*Cássia Bomfim/ Secom PC
A Polícia Civil de Minas Gerais, por meio do 11º Departamento de Polícia Civil de Montes Claros e através da DIE – Delegacia de Investigações Especiais, realizou na manhã desta quinta-feira (03) a maior Operação de combate ao crime organizado no ano 2019.
As investigações tiveram inicio em meados de janeiro deste ano, quando ocorreu uma insatisfação entre os custodiados da Penitenciária de Segurança Máxima de Francisco Sá, após a troca do diretório da instituição. Os reeducandos tinham receio que poderia haver endurecimento das regras de disciplina.
A operação se desencadeou após a divulgação de uma mídia nas redes sociais, sugestionando ameaças em desfavor de Agentes do Sistema Prisional. Ainda no contexto da mídia continha promessas de atentados contra a vida de operadores da segurança pública, bem como, intentar contra propriedades públicas e privadas.
O trabalho da Polícia Civil durou cerca de sete meses, sendo realizado neste período a analise de 34.600 linhas telefônicas, sendo monitorados 78 alvos em um total de 10 cidades dos estados de Minas Gerais e Paraná, com a expedição de 51 mandados judiciais.
A autoridade responsável pelas investigações, Alberto Tenório, representou por 11 Mandados de Busca e Apreensão, 40 Mandados de Prisão Preventiva e pela recolocação de 11 presos em presídios federais, cujos mandados foram deferidos pelo poder Judiciário.
O objetivo da operação foi desarticular a maior organização criminosa do Brasil – PCC, que exerce o comando efetivo no comércio de drogas ilícitas nacionalmente, além da atuação em países próximos como Bolívia, Paraguai e Colômbia.
Ainda, a respeito dos objetivos, estava a de realizar a prisão/transferência daqueles intitulados líderes da ORCRIM que mesmo enclausurados continuam a suas atividades extramuros, demandando tarefas aos asseclas em liberdade. Muralha
A denominação da operação faz alusão aos paredões, muros, da Penitenciária de Francisco Sá, local de onde se encertava as ordens para o cometimento de crimes. No dicionário, Muralha quer dizer: “Fortaleza construída para defender cidades dos eventuais ataques dos inimigos”. Na prática, conforme apurado, os muros não protegiam as cidades, pois de lá eram arquitetados os mais diversos crimes pela organização criminosa investigada. A idéia de Muralha é que se converta, a partir de agora, numa barreira impossível de atravessar.

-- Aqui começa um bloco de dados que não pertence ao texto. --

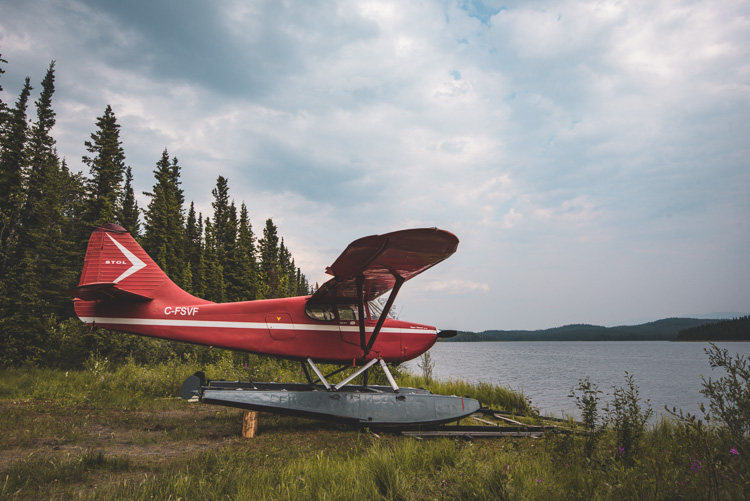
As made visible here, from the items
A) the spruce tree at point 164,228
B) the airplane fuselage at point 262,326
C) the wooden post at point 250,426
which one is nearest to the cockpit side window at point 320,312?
the airplane fuselage at point 262,326

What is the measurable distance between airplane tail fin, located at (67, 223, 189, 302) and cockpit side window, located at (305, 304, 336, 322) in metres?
2.42

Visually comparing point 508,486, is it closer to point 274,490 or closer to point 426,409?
point 274,490

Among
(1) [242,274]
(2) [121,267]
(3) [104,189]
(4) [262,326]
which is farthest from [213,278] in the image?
(4) [262,326]

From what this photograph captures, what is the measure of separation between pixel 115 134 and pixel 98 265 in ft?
73.5

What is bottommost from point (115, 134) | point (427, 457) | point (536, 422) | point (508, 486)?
point (536, 422)

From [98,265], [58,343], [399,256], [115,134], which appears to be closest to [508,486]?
[399,256]

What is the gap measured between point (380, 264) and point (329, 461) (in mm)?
2943

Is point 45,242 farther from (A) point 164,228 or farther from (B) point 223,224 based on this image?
(B) point 223,224

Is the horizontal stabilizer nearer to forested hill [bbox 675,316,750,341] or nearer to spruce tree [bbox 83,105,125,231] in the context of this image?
spruce tree [bbox 83,105,125,231]

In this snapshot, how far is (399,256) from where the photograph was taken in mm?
5848

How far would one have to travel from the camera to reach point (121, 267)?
700cm

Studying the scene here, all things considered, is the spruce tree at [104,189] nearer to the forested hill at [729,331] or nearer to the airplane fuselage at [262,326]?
the airplane fuselage at [262,326]

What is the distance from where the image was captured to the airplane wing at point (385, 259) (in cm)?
527

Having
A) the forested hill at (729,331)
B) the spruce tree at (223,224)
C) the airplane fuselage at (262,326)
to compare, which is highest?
the spruce tree at (223,224)
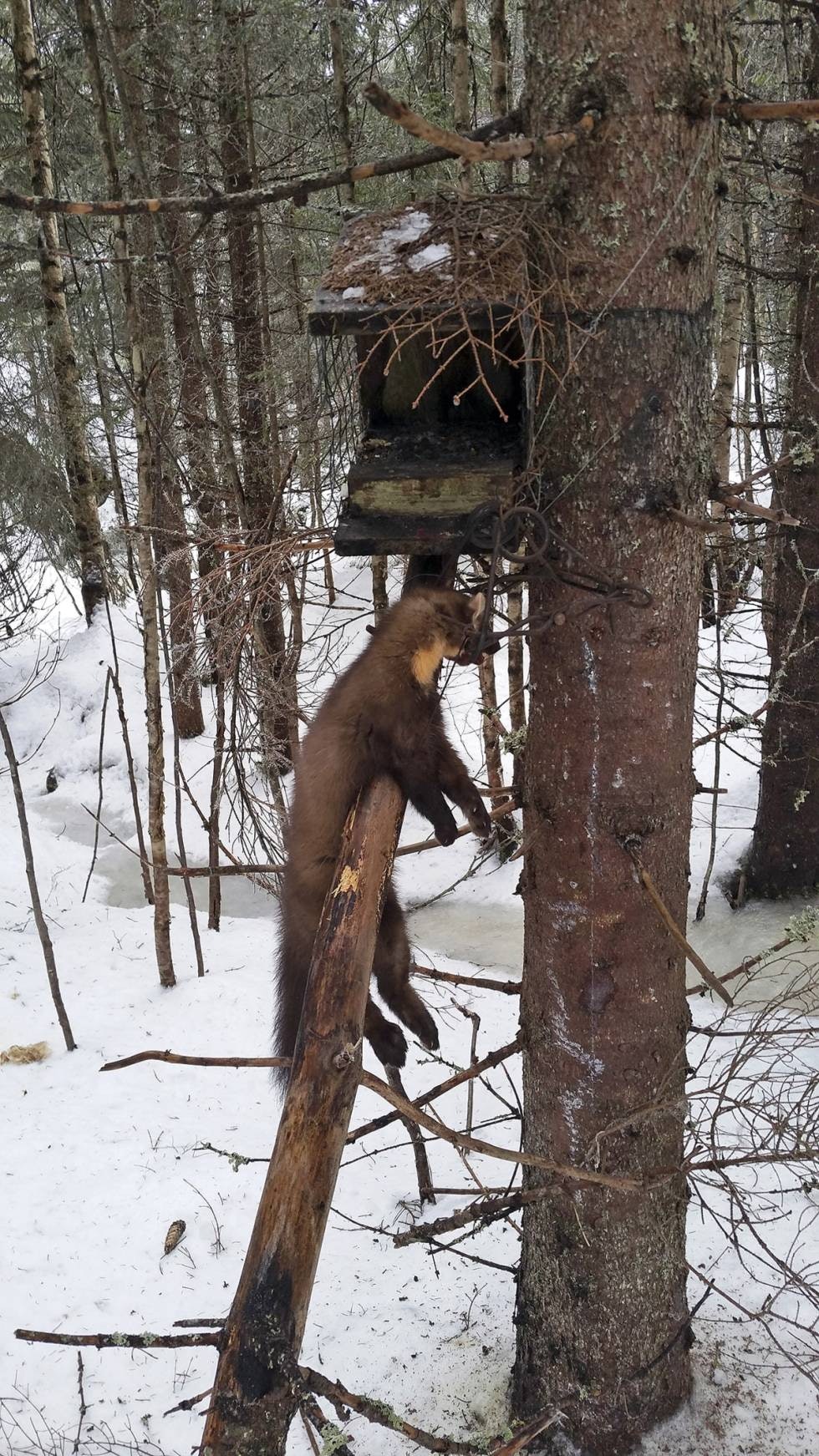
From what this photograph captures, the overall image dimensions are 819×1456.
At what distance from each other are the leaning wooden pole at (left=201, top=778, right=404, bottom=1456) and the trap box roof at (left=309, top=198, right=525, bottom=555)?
0.88 meters

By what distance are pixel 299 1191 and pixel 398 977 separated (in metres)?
1.48

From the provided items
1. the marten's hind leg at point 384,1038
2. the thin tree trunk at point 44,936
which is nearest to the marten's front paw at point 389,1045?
the marten's hind leg at point 384,1038

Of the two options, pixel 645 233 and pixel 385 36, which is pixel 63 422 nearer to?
pixel 385 36

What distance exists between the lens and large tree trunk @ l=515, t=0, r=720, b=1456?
2439mm

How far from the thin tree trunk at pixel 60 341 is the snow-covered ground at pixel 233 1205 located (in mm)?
5547

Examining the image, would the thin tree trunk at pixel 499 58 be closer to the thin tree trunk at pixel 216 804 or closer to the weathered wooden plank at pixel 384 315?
the thin tree trunk at pixel 216 804

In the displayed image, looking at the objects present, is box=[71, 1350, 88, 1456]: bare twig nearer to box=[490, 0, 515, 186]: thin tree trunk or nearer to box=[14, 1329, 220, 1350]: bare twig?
box=[14, 1329, 220, 1350]: bare twig

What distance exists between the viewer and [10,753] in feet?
21.8

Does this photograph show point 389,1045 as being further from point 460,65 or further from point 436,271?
point 460,65

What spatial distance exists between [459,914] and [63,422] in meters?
8.09

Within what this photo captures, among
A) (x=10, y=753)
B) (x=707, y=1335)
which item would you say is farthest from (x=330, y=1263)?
(x=10, y=753)

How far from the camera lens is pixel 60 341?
479 inches

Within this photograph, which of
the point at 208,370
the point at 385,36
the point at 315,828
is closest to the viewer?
the point at 315,828

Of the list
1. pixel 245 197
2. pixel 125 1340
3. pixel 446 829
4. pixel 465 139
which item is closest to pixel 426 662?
pixel 446 829
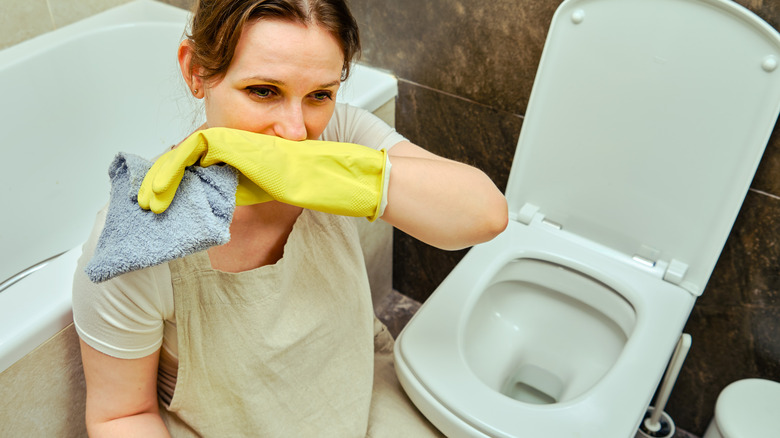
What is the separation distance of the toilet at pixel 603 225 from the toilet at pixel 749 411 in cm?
18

A operação coordenada pelo 11ª Departamento no Norte de Minas, acontece simultaneamente em 10 cidades do estado.Foram empregados, durante as diligências da Operação Muralha 65 Policiais Civis e 18 viaturas, efetivo contabilizado somente no Departamento de Montes Claros. Nas demais cidades onde houve o cumprimento de mandados de prisões, tais como, Uberaba, Uberlândia, Patrocínio, Buritizeiro, além de dois municípios situados no estado do Paraná, houve o uso de aparato considerável objetivando o sucesso total da operação.
Durante a fase investigativa a PC conseguiu reunir provas de que integrantes do grupo criminoso determinavam a execução de vários crimes, dentre eles, roubo de cargas milionárias e venda de drogas. As provas destas práticas foram coletadas através de conversas gravadas com autorização judicial.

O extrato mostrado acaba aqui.